[![Open In Colab](https://colab.research.google.com/assets/colab-badge.svg)](https://colab.research.google.com/github/pinecone-io/examples/blob/master/learn/generation/chatbots/nemo-guardrails/03-rag-with-actions.ipynb) [![Open nbviewer](https://raw.githubusercontent.com/pinecone-io/examples/master/assets/nbviewer-shield.svg)](https://nbviewer.org/github/pinecone-io/examples/blob/master/learn/generation/chatbots/nemo-guardrails/03-rag-with-actions.ipynb)

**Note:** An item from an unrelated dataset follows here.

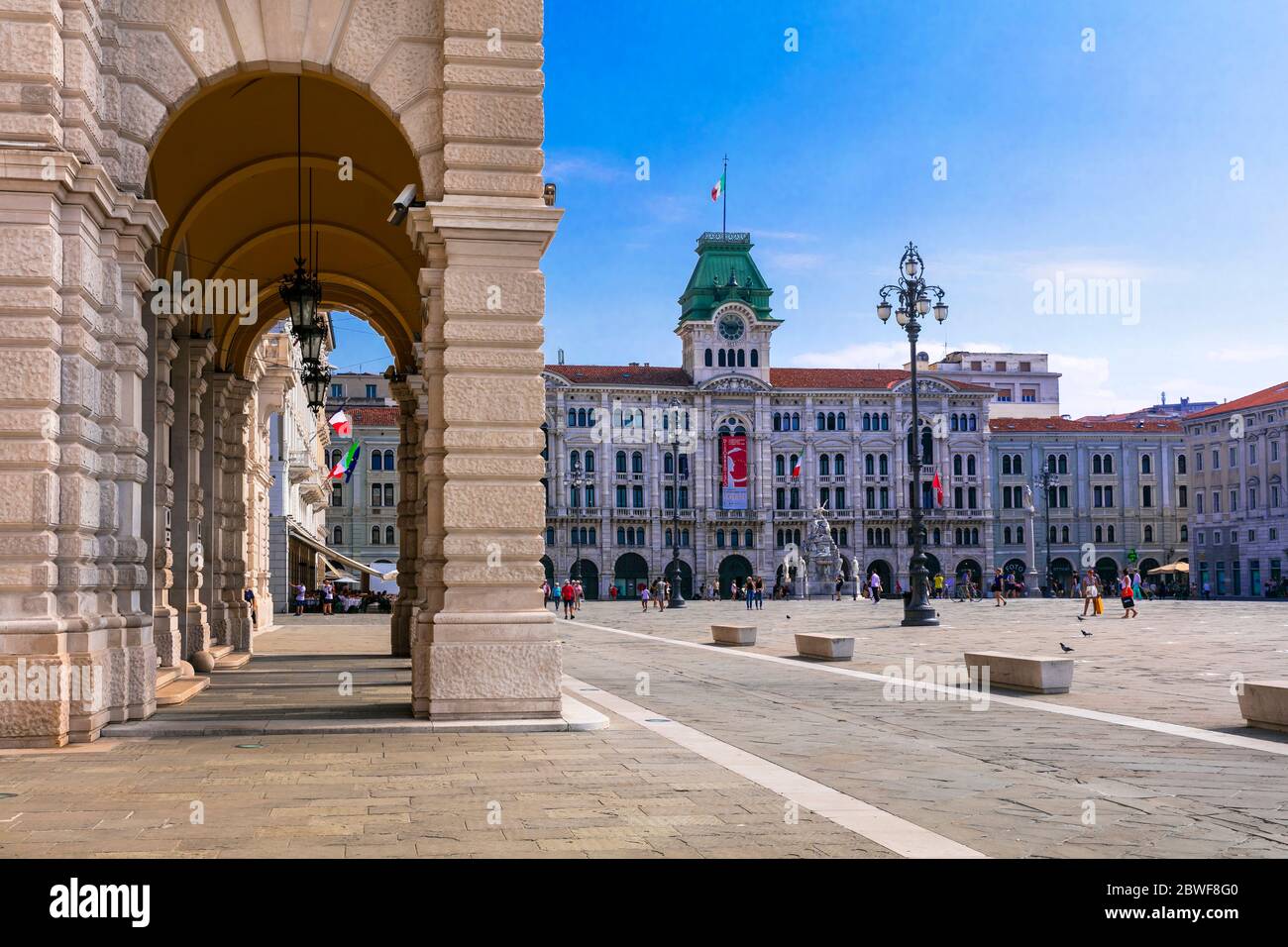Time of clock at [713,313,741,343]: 2:48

# Retrieval Augmented Generation (RAG) with Actions

Using actions in NeMo Guardrails gives us the ability to do a lot of things without needing heavy agent decision making pipelines. We can enable to use of tools with little more than what is essentially a "fuzzy logic match" between a users input and the intent groups that we define in our Colang files.

In this example, we'll be taking a look at how to apply the power of **R**etrieval **A**ugmented **G**eneration (RAG) to LLMs using nothing more than Colang logic.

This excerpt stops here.